Australian marathon runner

Michael Booth is an Australian marathon runner from Launceston, Tasmania. Booth has completed 100 marathons.

==Personal life==
Booth is a retired accountant, and has a wife, four children, and grandchildren.

==Marathons==
Booth began running in 2002 at the age of 48, after a run with his brother David Booth "up and down" Cormiston Road in Launceston, Tasmania. In 2003, he began running four days a week and recording his runs. He completed his first marathon in Hobart in 2003, and since then has undertaken marathons in each Australian state and territory and on each continent. Of marathon running, Booth says that "it's a lifestyle" and "it's getting out in nature, it's running around the country roads".

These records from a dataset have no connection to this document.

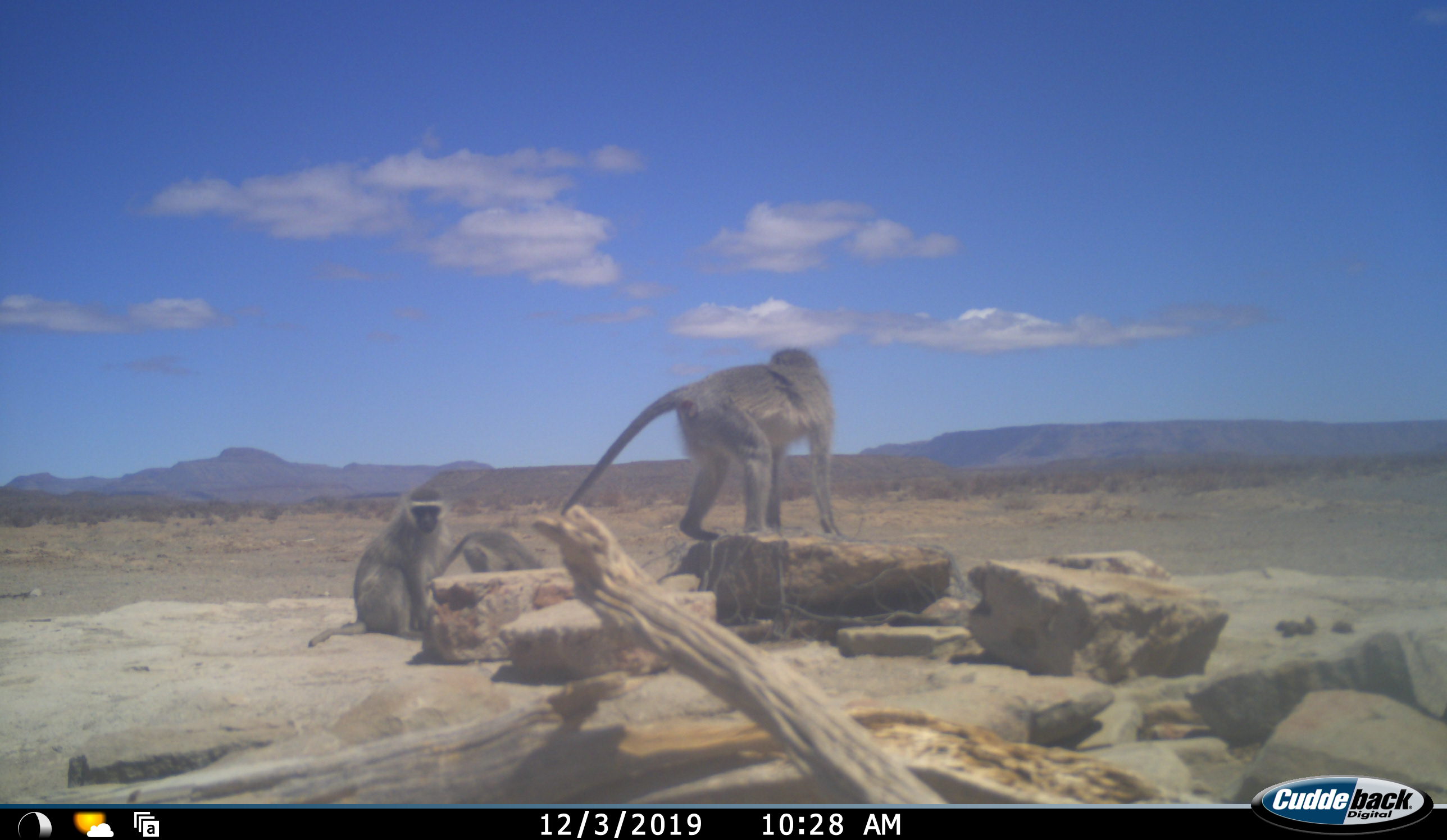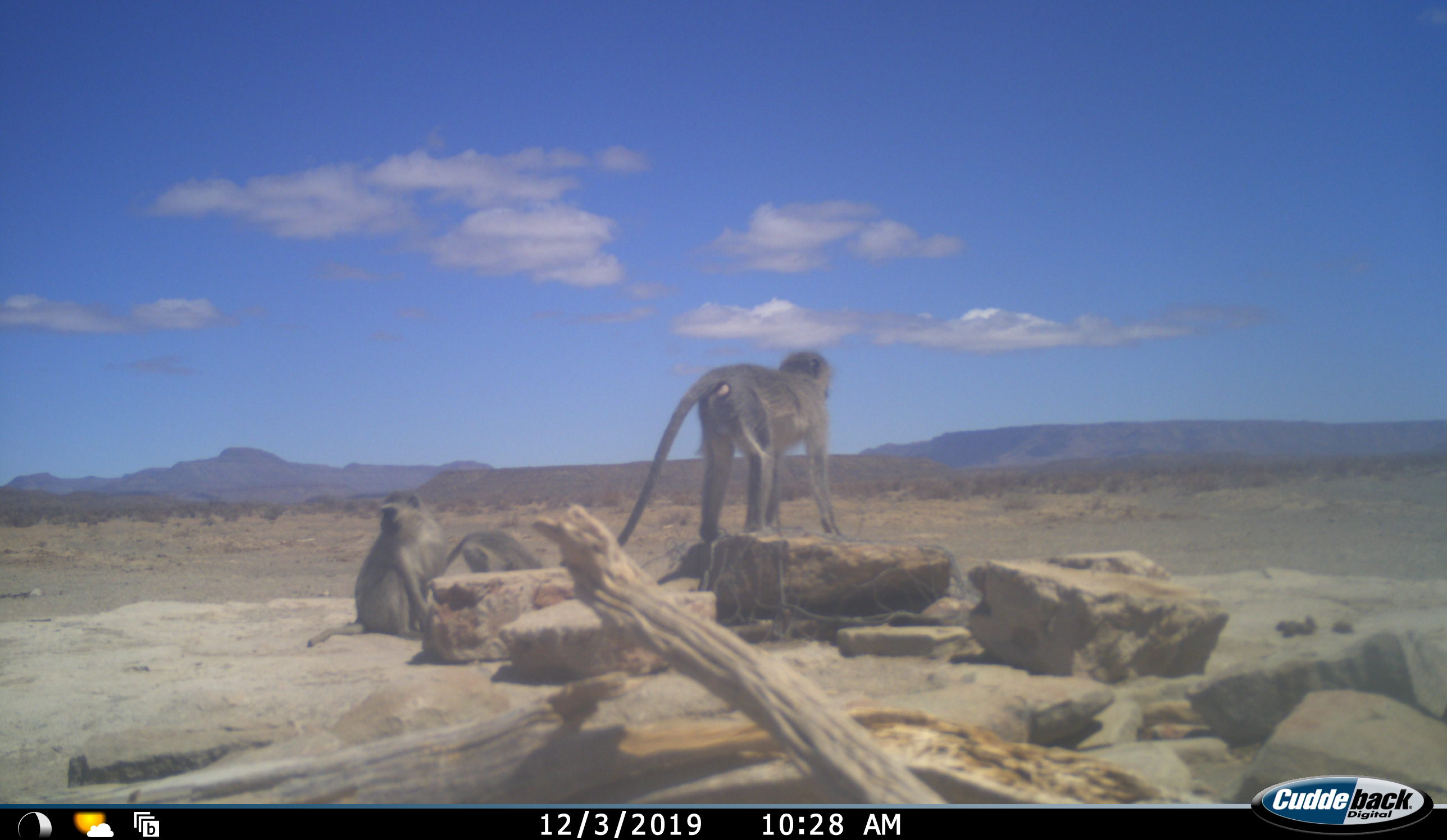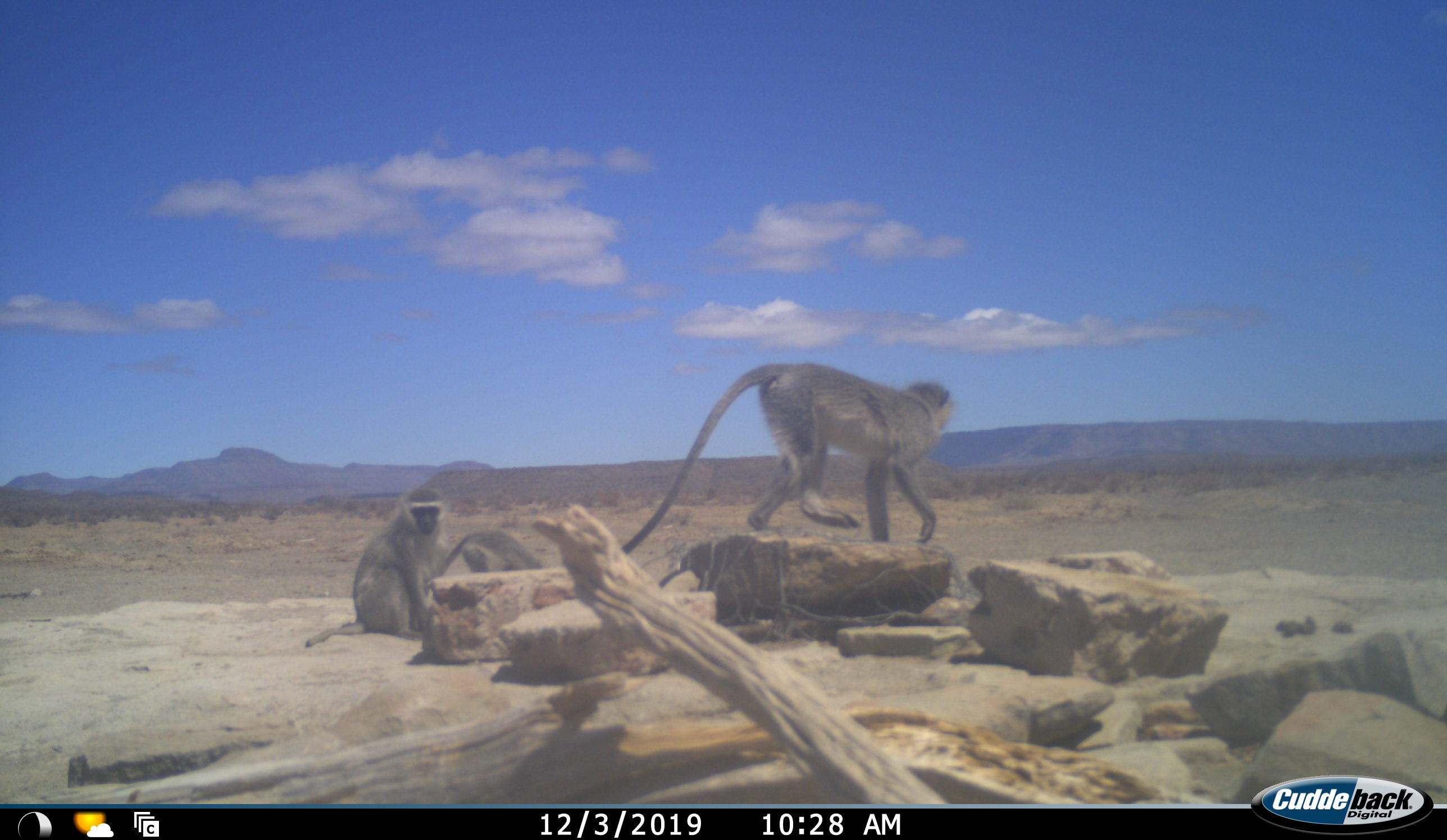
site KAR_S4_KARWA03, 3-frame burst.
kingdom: Animalia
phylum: Chordata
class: Mammalia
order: Primates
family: Cercopithecidae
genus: Chlorocebus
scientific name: Chlorocebus pygerythrus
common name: vervet monkey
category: monkeyvervet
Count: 3.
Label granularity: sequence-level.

In 2019, Booth completed his 40,075th kilometre—the length of the equator—during the Hobart Marathon, his 83rd marathon, with the 2810 total runs in the sixteen years to 13 January 2019.

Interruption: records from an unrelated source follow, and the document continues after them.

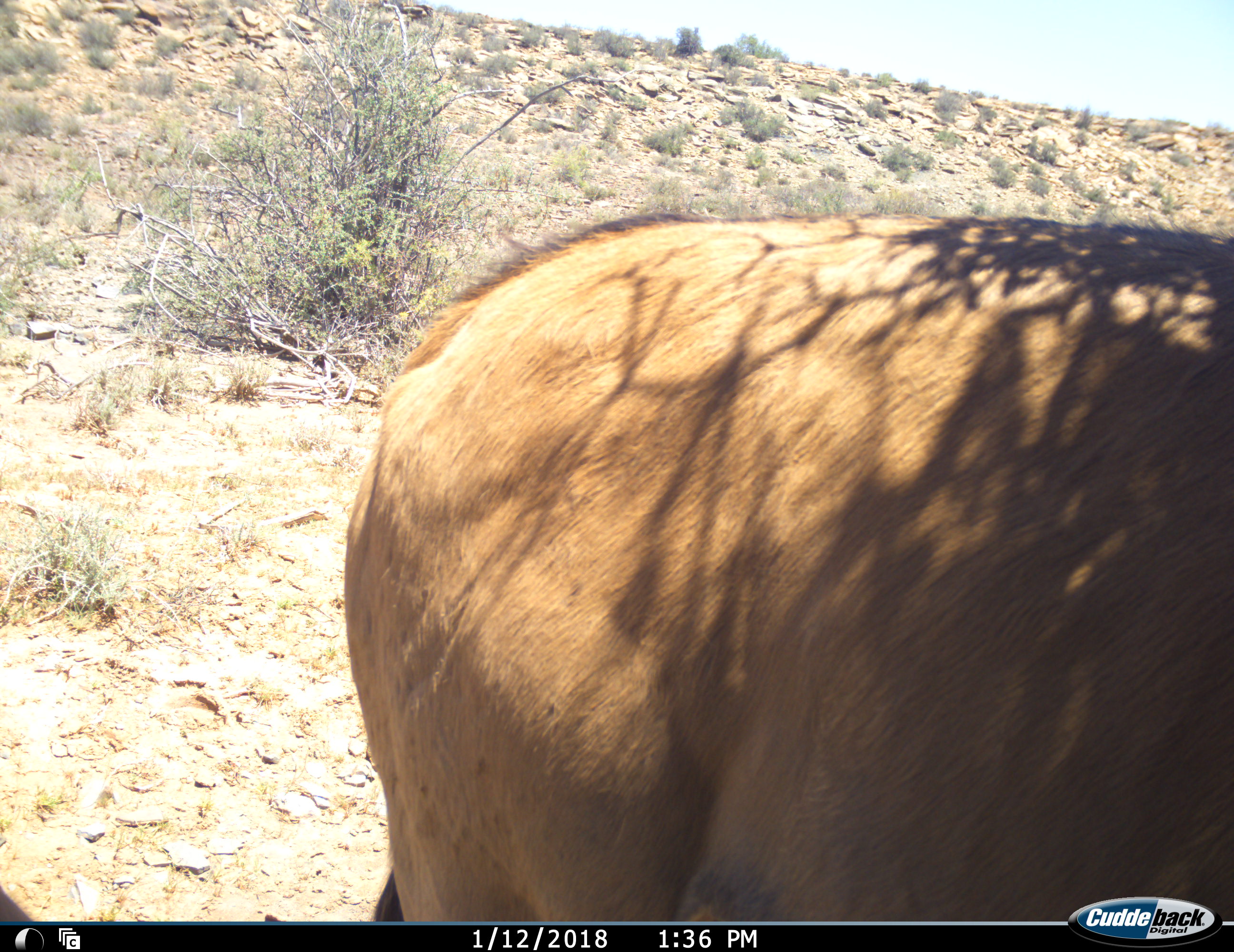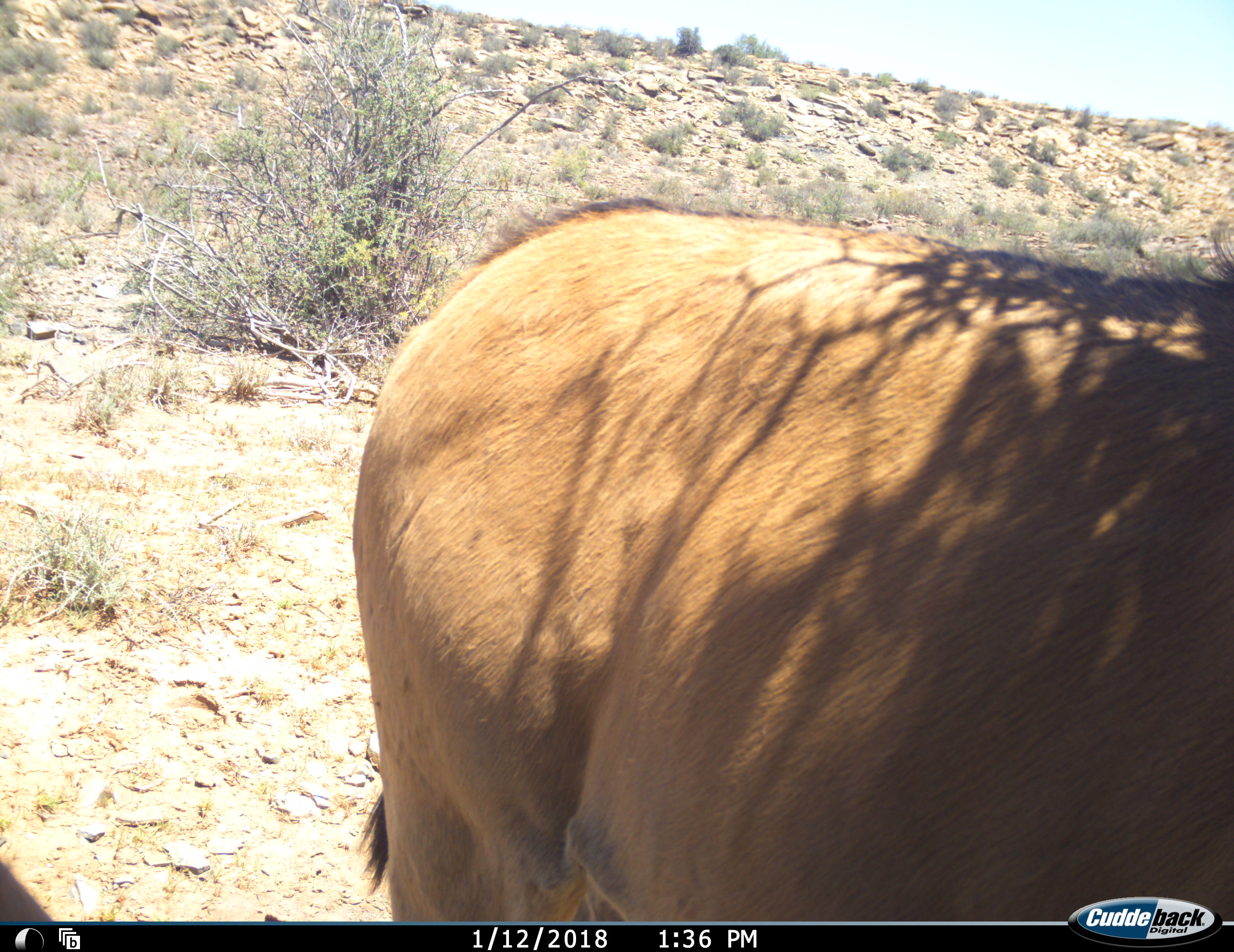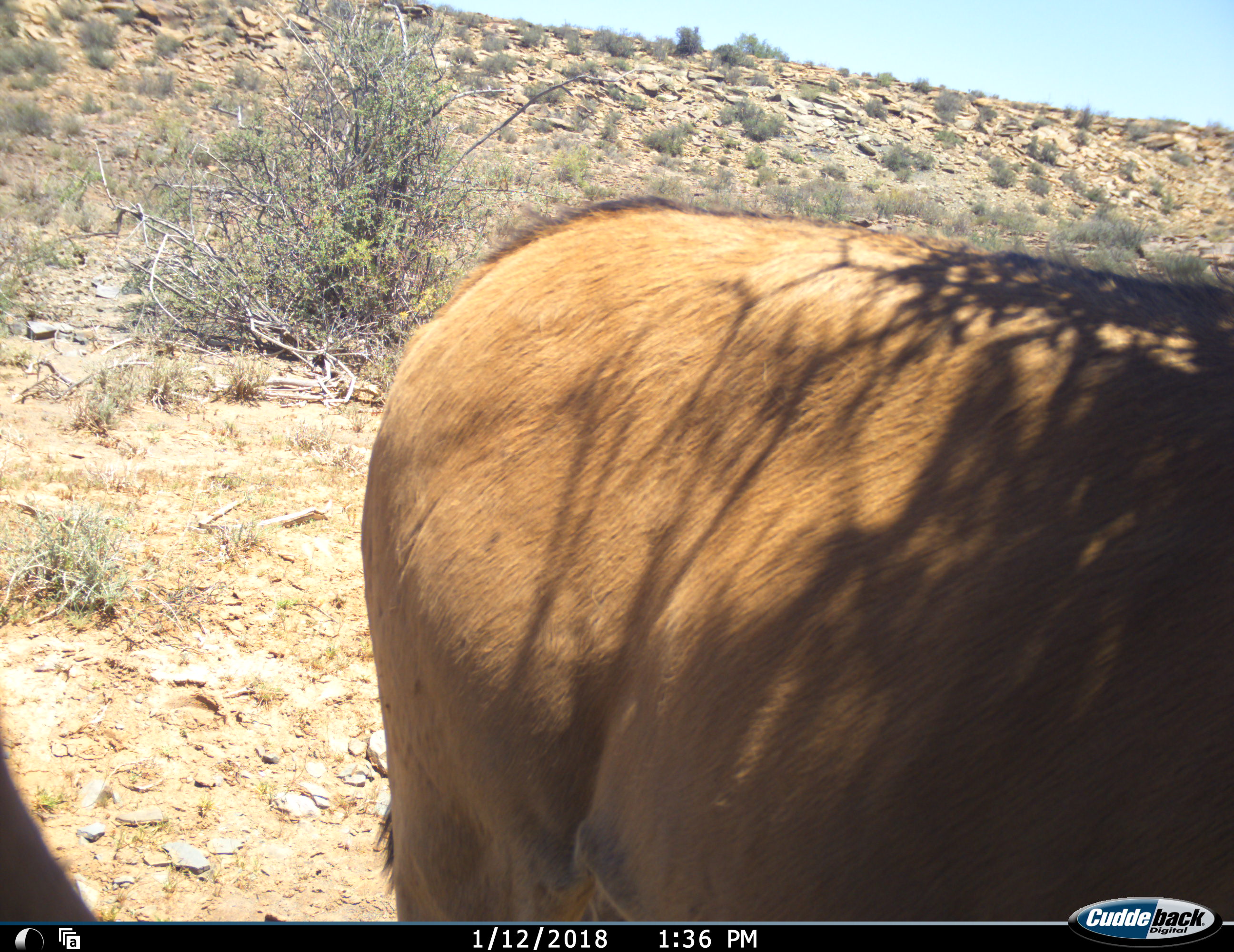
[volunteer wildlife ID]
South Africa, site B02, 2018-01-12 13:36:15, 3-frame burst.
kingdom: Animalia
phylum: Chordata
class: Mammalia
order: Artiodactyla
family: Bovidae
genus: Alcelaphus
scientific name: Alcelaphus buselaphus caama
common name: red hartebeest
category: hartebeestred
Hartebeestred (red hartebeest) (Alcelaphus buselaphus caama), count 1. Behavior (volunteer vote fractions): standing 100%, resting 0%, moving 0%, interacting 0%. Young present (vote fraction): 0%. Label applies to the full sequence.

Notable marathons completed by Booth include:

- Africa (Comrades Marathon, Durban, 2007)
- North America (Boston Marathon, 2009)
- Europe (Athens Marathon, 2010)
- Asia (Great Wall Marathon, 2011)
- South America (Rio de Janeiro, 2012)
- Antarctica (Antarctica Marathon, 2014)
- Six Foot Track Marathon, NSW
- Sydney Marathon, NSW
- Sunshine Coast Marathon, Qld
- Gold Coast Marathon, Qld
- Great Ocean Road Marathon, Vic
- Melbourne Marathon, Vic
- Alice Springs Marathon, NT
- Adelaide Marathon, SA
- Perth Marathon, WA
- Convicts and Wrenches Marathon, Tas
- Cradle Mountain Run, Tas
- Bruny Island Ultra Race, Tas—of which he was the winner in 2003
- Cadbury Marathon, Tas

Booth also competed in the 2003 Australian Three Peaks Race onboard Underwater Video Systems
as a runner with his long-time running partner David MacFarlane.
They won the fully crewed division and were Kings of the Mountain.

He was the first Tasmanian and eighth Australian to run a marathon on all seven continents.

He finished his 100th marathon on 13 August 2023, the Sunshine Coast Marathon in Queensland.